Während er sich mit seinem Vater im Eingangsbereich seines Gartens unterhielt, habe er zwei Personen gesehen, die aus dem Ort gekommen und in Richtung Istha-Berg unterwegs gewesen seien. Diese seien auf sie zugekommen. Einer der beiden Männer sei größer gewesen als der andere. Der kleinere habe gegrinst und sein Gesicht habe ihn, Christoph Lübcke, an die Guy-Fawkes-Maske erinnert, von der er kurz zuvor gelesen habe. Die habe er mit dem Gesicht und dem Grinsen des kleineren Mannes in Erinnerung gebracht. Er habe die Situation bildlich vor Augen, so Christoph Lübcke weiter, denn sein Vater habe ihn gefragt, was das denn für Personen gewesen seien. „Wir fühlten uns angestarrt“. Danach hätten sie sich nichts weiter dabei gedacht. Auf Fragen von Sagebiel sagte der Nebenkläger, die beiden Männer seien acht bis zehn Meter entfernt gewesen. Der kleinere Mann habe eine dunkle blaue oder grüne Jacke „Richtung Bundeswehr“ getragen. Er habe ihn wegen des Grinsens und auch wegen des Barts an die Guy-Fawkes-Maske erinnert. Als Kopfbedeckung habe er eine „Batschkappe“ getragen, platt mit kleinem Schirm. Sagebiel erkundigte sich nach dem Umstand, dass die beiden Männer Walter Lübcke und seinen Sohn angestarrt hätten. Christoph Lübcke bestätigte dies erneut, und dass die beiden nicht gegrüßt hätten. Sie seien auch aufgefallen, weil an Samstagen nicht viele ortsfremde Menschen durch Istha kämen. Der Senat fragte, ob Anfang 2018 wirklich alle Bauarbeiten abgeschlossen gewesen seien. Christoph Lübcke zählte Teile des Hauses auf, die noch nicht ganz fertig gestellt gewesen seien und die man eventuell als Baustelle hätte wahrnehmen können.

OStA Killmer fragte nach, wann der Nebenkläger den Verdacht geschöpft habe, sich an etwas zu erinnern, das zur Schilderung von Stephan Ernst passen könnte. Christoph Lübcke sagte, das sei gewesen, als sie die Vernehmungsvideos von Stephan Ernst im Prozess gesehen hätten. Bei der ersten Version des Geständnisses habe er gedacht, eine Schilderung würde zu seinem Haus passen. Bei der zweiten Vernehmung, in der von zwei Personen die Rede gewesen sei, habe er gedacht, das komme ihm bekannt vor und habe dies auch seinem Anwalt Prof. Dr. Matt mitgeteilt. Der Senat und die Bundesanwaltschaft verständigten sich darauf, dass Beamte in Istha eine verschiedene Fotos erstellen sollten, von denen Ernst das entsprechende Haus auswählen solle.

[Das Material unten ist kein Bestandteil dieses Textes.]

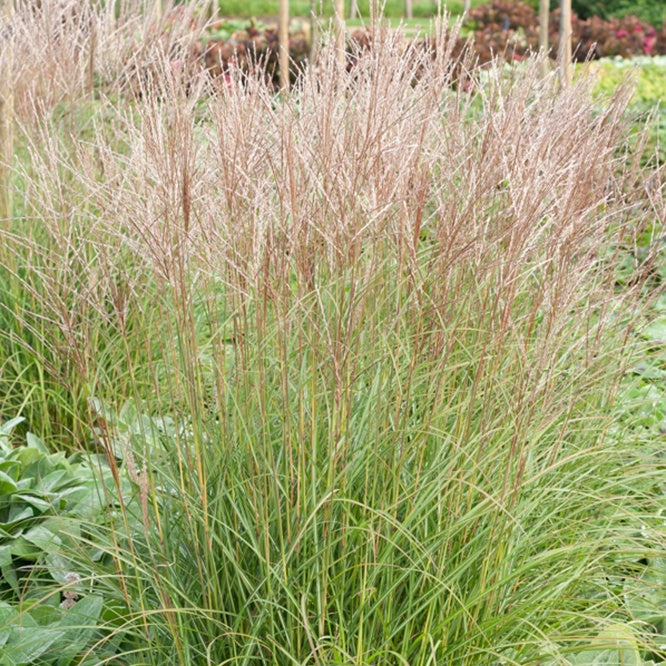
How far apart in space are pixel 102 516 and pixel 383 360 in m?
0.94

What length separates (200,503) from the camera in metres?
2.15

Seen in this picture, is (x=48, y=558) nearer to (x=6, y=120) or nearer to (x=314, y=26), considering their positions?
→ (x=6, y=120)

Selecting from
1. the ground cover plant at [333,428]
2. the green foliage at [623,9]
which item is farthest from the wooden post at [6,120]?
the green foliage at [623,9]

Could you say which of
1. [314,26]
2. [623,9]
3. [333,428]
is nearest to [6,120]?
[333,428]

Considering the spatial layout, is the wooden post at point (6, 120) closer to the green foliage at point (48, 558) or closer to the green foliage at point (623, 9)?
the green foliage at point (48, 558)

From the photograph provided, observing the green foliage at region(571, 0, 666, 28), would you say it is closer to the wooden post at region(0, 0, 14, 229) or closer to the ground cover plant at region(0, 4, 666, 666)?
the wooden post at region(0, 0, 14, 229)

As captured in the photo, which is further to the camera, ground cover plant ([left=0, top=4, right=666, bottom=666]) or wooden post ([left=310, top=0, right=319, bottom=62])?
wooden post ([left=310, top=0, right=319, bottom=62])

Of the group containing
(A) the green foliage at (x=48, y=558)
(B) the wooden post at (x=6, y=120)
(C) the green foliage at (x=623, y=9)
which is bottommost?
(A) the green foliage at (x=48, y=558)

Auf Fragen von RA Clemens von der Verteidigung Hartmann sagte Christoph Lübcke, es sei später Nachmittag gewesen und es kämen nur drei Samstage 2018 für das Ereignis in Frage. Auf Fragen von Kaplan sagte der Nebenkläger, er habe den Blick der Männer gefühlt, wodurch er als erstes darauf aufmerksam geworden sei. Die Fixierung habe nicht aufgehört und er habe das Bedürfnis gehabt, zu gucken, wer oder was das ist. Das Grinsen der kleineren Person sei kein freundliches Grinsen gewesen, und die beiden Männer hätten auch nicht gegrüßt, sondern sie nur fixiert. Es sei eine komische Situation gewesen, was auch sein Vater so wahrgenommen habe. Sagebiel fragte, ob er auch Gesprächsfetzen gehört habe. Der Nebenkläger sagte, er habe eher ein Schweigen wahrgenommen. Er wüsste nicht, dass sich die Lippen bewegt hätten. Er und sein Vater hätten auch kurz aufgehört zu reden, als sie die Fixierung bemerkt hätten. Danach endete der Verhandlungstag.